Earlier this month, the FDA released a letter announcing a new focus on radiation-emitting products. Here's the core of the letter:
In order to reduce the number of under-doses, over-doses, and misaligned exposures from therapeutic radiation the FDA is taking several steps to improve the safety and safe use of certain radiation therapy devices. Analyses of Medical Device Reports (MDRs) revealed device problems that appear to be the result of faulty design or use error that could be mitigated by the incorporation of additional safeguards. Between December 31, 1999, and February 18, 2010, FDA received 1,182 MDRs associated with the use of radiation therapy devices. Of these MDRs, linear accelerators accounted for 74%, radiation therapy treatment planning systems (RTP) accounted for 19%, and ancillary devices (e.g., radiation therapy simulators) accounted for 7%. The most frequently reported device problems were computer software issues, use of device, and incorrect display. In some reports, the manufacturer was unable to determine or identify the problem and reported the problem as “unknown.”
A separate analysis of these MDRs for software problems identified 362 MDRs. Of these MDRs, linear accelerators accounted for 66%, RTP accounted for 29%, and ancillary devices accounted for 5%.
It is important for manufacturers to investigate the cause of nonconforming product and analyze factors in addition to use error as part of Corrective and Preventive Actions (CAPA). Such analysis may include an assessment of the correlation between product user interface, controls, or user information and use error.
FDA plans to hold a public workshop on radiation therapy treatment planning, medical linear accelerators, and ancillary devices. Additional information will be published in a Federal Register notice.
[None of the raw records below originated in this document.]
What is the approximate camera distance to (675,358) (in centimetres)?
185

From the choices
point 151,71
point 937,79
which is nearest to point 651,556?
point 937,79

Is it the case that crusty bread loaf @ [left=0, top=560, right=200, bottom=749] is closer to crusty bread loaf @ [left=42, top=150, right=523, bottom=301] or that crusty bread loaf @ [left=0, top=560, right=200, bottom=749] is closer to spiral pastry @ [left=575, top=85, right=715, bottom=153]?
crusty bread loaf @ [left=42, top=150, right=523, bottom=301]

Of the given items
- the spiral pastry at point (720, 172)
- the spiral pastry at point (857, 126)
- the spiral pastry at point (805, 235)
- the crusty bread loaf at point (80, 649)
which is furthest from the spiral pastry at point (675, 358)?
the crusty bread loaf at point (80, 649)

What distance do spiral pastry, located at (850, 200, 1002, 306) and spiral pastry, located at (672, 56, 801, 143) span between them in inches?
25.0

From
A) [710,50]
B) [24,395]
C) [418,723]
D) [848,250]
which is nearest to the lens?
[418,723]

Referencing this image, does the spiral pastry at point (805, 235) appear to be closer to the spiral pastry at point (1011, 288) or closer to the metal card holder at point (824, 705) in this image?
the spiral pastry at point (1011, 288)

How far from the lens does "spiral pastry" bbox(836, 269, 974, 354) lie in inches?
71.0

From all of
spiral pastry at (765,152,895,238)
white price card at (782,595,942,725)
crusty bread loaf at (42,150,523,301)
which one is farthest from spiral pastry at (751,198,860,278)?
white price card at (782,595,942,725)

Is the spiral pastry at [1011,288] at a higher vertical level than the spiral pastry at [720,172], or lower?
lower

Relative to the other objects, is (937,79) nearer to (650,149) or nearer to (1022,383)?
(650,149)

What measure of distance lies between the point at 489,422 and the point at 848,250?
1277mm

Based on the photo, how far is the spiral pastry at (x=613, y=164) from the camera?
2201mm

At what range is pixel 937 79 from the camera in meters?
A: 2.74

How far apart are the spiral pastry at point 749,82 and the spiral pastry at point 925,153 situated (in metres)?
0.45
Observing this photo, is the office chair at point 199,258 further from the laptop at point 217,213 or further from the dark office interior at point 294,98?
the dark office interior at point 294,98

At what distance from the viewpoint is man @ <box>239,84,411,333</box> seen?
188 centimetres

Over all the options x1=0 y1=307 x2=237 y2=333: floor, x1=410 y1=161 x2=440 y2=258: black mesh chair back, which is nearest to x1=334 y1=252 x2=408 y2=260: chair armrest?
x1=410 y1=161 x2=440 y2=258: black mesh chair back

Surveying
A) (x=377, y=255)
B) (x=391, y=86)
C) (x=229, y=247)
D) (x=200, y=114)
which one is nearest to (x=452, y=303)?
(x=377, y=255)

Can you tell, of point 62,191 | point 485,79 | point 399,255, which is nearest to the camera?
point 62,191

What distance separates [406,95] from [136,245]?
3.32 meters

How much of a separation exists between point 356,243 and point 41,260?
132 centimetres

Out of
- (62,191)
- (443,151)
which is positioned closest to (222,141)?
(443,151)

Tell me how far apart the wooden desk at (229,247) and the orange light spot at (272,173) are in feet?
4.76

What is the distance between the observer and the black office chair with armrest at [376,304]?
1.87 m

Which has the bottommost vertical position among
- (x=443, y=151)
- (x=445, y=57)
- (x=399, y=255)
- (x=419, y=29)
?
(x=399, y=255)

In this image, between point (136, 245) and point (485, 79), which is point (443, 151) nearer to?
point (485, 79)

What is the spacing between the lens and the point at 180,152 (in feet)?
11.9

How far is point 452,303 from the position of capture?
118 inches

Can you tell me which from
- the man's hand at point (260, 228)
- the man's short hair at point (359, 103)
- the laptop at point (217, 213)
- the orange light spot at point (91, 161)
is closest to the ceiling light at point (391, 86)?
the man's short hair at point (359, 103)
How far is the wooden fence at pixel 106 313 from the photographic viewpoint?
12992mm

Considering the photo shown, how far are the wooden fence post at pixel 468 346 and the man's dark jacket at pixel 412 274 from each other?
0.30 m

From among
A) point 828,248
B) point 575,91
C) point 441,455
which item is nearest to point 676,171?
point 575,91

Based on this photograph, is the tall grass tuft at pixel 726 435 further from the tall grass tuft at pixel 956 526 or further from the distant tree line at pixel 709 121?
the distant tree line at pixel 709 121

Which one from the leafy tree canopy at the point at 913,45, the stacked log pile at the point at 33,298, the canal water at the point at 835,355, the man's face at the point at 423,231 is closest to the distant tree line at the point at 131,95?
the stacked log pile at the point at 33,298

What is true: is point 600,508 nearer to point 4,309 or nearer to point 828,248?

Topics will include:
- New safeguards and other special controls to improve safety;
- Possible changes in premarket device testing to provide appropriate assurances of safety and effectiveness, particularly for software; and
- Premarket review of all modifications to software.
FDA encourages manufacturers to attend the public workshop to discuss these issues.
The top issue identified by the FDA in this letter is software, and the proposed solution includes possible premarket testing of software (which FDA asserts comes within the definition of "device.") Issues concerning inappropriate radiation doses raised a couple of months ago extend to the use of diagnostic radiology as well, and have led to the proposal for the establishment of a central radiation dose registry. (Testimony at the FDA hearings on diagnostic radiology included a presentation from MITA's Executive Director, Dave Fischer, who was interviewed here at HealthBlawg the week before the hearing, in early March. A second public meeting was held March 30-31.)
The NY Times reported upon the issuance of the FDA letter:
Dr. Howard I. Amols, chief of clinical physics at Memorial Sloan-Kettering Cancer Center in New York, said the F.D.A.’s action did not address what he believed were more serious problems stemming from shortcomings in staffing, personnel competency and hospital quality assurance programs.
“I’d also caution that however commendable tougher standards for premarket approval of software may be, its not clear that F.D.A. has the expertise to police this,” Dr. Amols said. “In fact, I’m not sure anybody does. That’s one of the big problems with software. It comes down to a qualified user recognizing that something is amiss.”
Questions about the FDA's ability to regulate software are of great concern since it has asserted the right to regulate software as a device, not only in the context of radiology, but also in the context of electronic health records.
In the EHR context, Jeffrey Shuren, Director of FDA’s Center for Devices and Radiological Health, has signaled the agency's willingness to step back from asserting the right to require premarket approval of all EHR software — good news for the market, though maybe not so good for some of the big players in that market, since a PMA requirement could debilitate the market, and limit entrants to large organizations able to bankroll the PMA process and longer time-to-market. See Shuren's testimony at the February 25 HIT Policy adoption/certifciation workgroup meeting, and the transcript, too, for starters.
The idea that the FDA would exercise regulatory restraint and coordinate with the ONC, so that ONC could incorporate FDA requirements as part of the definition of Stage 2 Meaningful Use is very encouraging (two agencies within HHS coordinating their efforts … wipeout concept, man). I am encouraged that there can be use made of existing systems within government to capture and process incident reports — though, of course, Shuren makes the point that reporting is only the tip of the iceberg. There needs to be a commitment to addressing issues, and increased transparency. The point was made at the workgroup meeting that EHR license agreements constrain communications among providers about problems and potential improvements. It seems to me that the industry should be encouraging, not restricting, that sort of communication and opportunity for continuous improvement, rather than face more draconian governmental controls.
Bottom line: Both with respect to the software controlling radiation-emitting diagnostic and therapeutic technologies, and EHRs, there are alternatives to FDA full-bore PMA regulation of the software as devices — alternatives that can encourage a quality improvement mindset even in an arena where we need to have zero tolerance for errors. The challenge is to bring the quality home at a price point we can live with. The PMA approach (like the Pentagon's former build-it-from-scratch model vs. current buy it off-the-shelf model when it comes to computer hardware and software acquisitions) guarantees higher process costs without guaranteeing better outcomes.